In many ways I am a perfect storm when it comes to the need and desire for community. I truly believe that God places in his church a call to walk to through life with others. I think this is especially strong in women. Add to those two things my bent toward being an extrovert and you end up with some one who doesn't always know what to do when left to her own devices.

As a child my out going personality was easy to see in a positive light. Between my dad being a pastor and my mom working for the school I attended I was often expected to play greeter for the new kids and it was a role that felt natural and easy to me. People like outgoing children who smile and strangers and talk to the new kid.

Over the years though my desire to build relationships has started to feel like a burden. My outgoing personality and pension for initiating have become a personality quirk to be managed rather than celebrated.
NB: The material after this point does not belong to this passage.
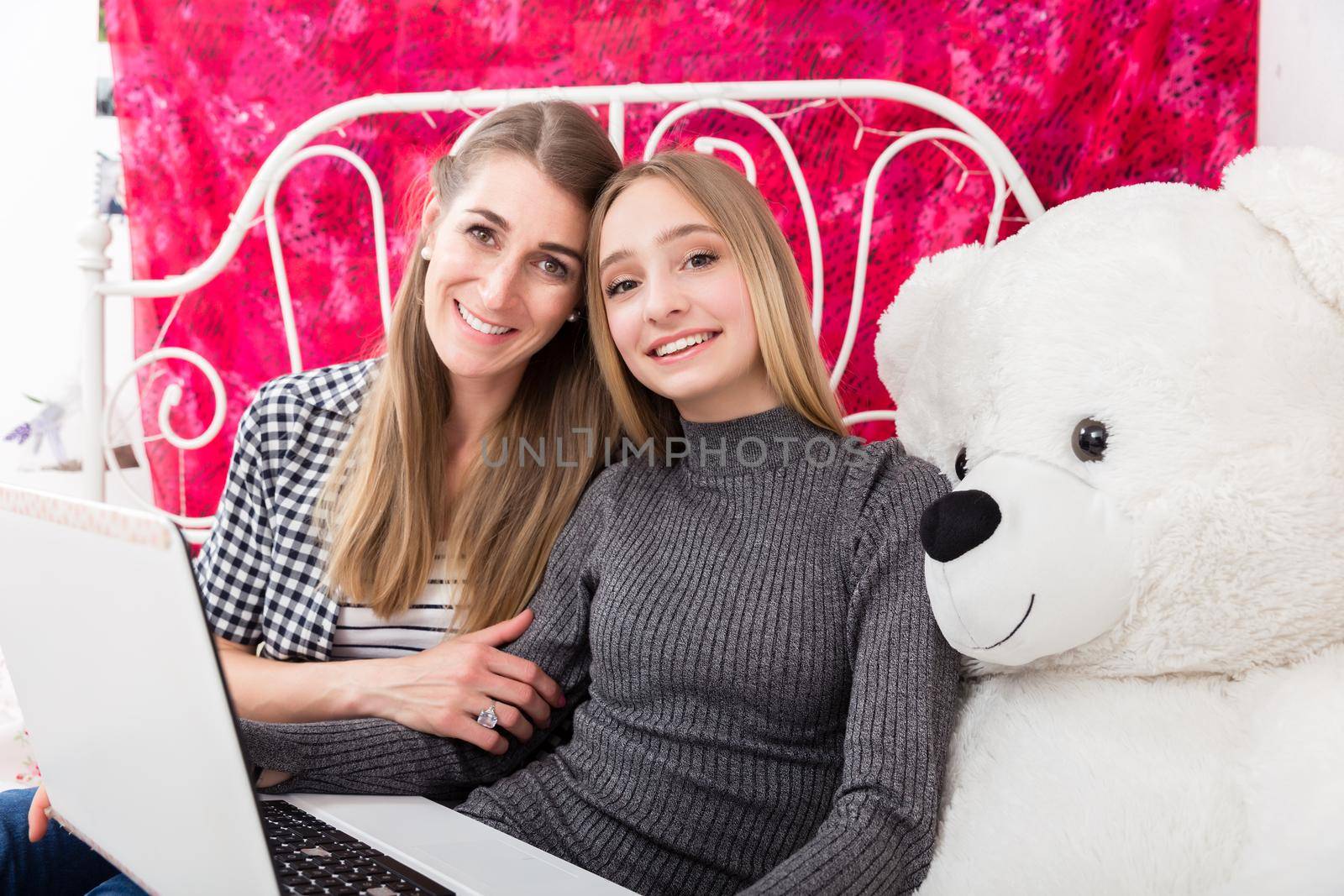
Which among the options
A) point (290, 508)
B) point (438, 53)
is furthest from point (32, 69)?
point (290, 508)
In the age of social media, texting, and telecommuting it seems that the introvert is king. Search "introvert" on pinterest and you will come up with pages and pages of links on how to care for, understand, love, and be friends with an introvert. Search "extrovert" and you will find a number of links as well, most of them about introverts.
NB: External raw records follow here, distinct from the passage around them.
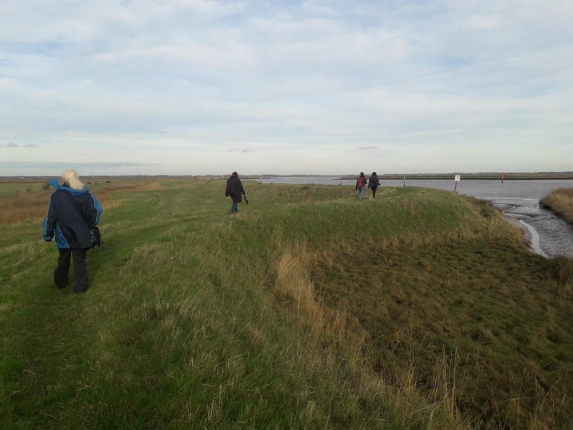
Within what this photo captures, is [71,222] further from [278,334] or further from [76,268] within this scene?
[278,334]

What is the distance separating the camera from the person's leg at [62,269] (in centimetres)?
737

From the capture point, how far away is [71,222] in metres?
7.01

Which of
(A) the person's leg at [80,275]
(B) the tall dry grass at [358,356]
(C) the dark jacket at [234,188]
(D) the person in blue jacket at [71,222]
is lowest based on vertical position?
(B) the tall dry grass at [358,356]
On the one hand I appreciate pieces like this. For most of my life my closest friends have been introverts and so insights on how to understand them are appreciated. On the other hand there is a small part of me the curls up and pulls back with every one of these I read. I fear that my desire to engage in friendship and build up the Church body is perceive as needy, clingy, obnoxious, and ultimately unwanted.

I have noticed a change in myself over the past few years. An unwillingness to initiate contact. When my husband and I purchased our home five years ago it was partly because we wanted more room to build community. We had a desire to have people in our home and use our space to minister to others. And yet I can't remember the last time we invited people over.

People are busy.
We are busy.
Schedules conflict.
You can only hear excuses so many times before you start to pull back. 
Before the door that once one wide open slowly starts to close.
You can only hear no so many times before you start to guard your heart against the inevitable disappointment.
A guarded heart is hard to share.

And so I find myself at times in a season of isolation. Holding every one at arms length, afraid of committing some social blunder. Afraid of being rebuffed again. Resisting the urge to reach out to others. Ignoring the promptings I may feel to send a text, make a phone call, or suggest a coffee date.
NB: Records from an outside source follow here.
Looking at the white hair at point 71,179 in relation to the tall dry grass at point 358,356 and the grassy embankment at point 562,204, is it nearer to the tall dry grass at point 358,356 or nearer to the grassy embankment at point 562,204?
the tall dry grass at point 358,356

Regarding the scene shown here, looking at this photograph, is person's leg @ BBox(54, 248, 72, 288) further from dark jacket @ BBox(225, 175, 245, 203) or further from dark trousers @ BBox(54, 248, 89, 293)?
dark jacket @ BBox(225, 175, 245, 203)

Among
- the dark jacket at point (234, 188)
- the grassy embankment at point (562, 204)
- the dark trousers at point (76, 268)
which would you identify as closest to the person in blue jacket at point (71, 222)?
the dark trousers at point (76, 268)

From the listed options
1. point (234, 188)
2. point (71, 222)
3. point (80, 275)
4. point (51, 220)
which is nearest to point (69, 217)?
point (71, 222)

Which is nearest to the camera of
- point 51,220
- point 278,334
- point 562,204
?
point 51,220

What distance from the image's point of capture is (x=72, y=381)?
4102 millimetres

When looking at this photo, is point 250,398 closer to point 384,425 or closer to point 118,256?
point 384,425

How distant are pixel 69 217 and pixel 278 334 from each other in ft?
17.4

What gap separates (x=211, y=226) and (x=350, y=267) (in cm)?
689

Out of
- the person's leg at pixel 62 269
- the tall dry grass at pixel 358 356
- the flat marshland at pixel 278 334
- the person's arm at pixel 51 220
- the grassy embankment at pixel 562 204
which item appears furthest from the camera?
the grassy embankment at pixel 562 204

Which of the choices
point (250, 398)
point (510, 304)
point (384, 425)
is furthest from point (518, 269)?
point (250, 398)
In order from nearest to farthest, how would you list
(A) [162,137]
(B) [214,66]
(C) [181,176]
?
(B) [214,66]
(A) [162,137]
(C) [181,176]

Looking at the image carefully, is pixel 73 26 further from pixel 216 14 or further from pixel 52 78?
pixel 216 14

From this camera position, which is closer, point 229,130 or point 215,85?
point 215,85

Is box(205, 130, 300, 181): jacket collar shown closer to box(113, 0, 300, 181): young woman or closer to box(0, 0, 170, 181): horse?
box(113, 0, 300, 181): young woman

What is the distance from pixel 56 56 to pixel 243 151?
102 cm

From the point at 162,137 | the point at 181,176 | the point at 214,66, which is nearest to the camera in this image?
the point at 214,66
I can defend this behavior to myself to no end. Declaring I need space and that it is simply self preservation. I argue that I am pouring into my kids and husband and that those are the only relationships I have time for right now. I hide behind this "season" saying it will pass and I will make community a priority "later."

But we can only dodge the truth for so long. Eventually it will catch up to us and shine a light on all the lies we have been hiding behind. The truth is God designed His church, Women, ME for community.

So now what?

I have been trying to reach out more. To invite people into my life more. To ask a friend for coffee, to initiate a phone call, to text more often. To listen to the still small voice I had come to ignore.

At times the out come is balm to my slightly bruised, extroverted heart.
A friend thanking me for taking the initiative and extending a dozen different invitations over the summer.
A late night cup of coffee while our hearts are slowly being knit together.
The unexpected, initiated text from a friend who will never truly know just how much her reaching out first means to me.

And for the times when I feel rebuffed again, when I feel to weary to place my emotions on the back burner in consideration of a friend, there is God's grace. His gentle reminder that if I am full of Him and His love and provision that there is ALWAYS enough. That I can give love and attention and compassion and not have to worry that my tank will run dry. When I meet with Him first, and invite Him into all that I do, then there is more than enough to go around.

God made me this way. And so I trust He has a purpose for me. I trust that my friends, my family, and my church need people like me. Even if I do invade their bubble from time to time.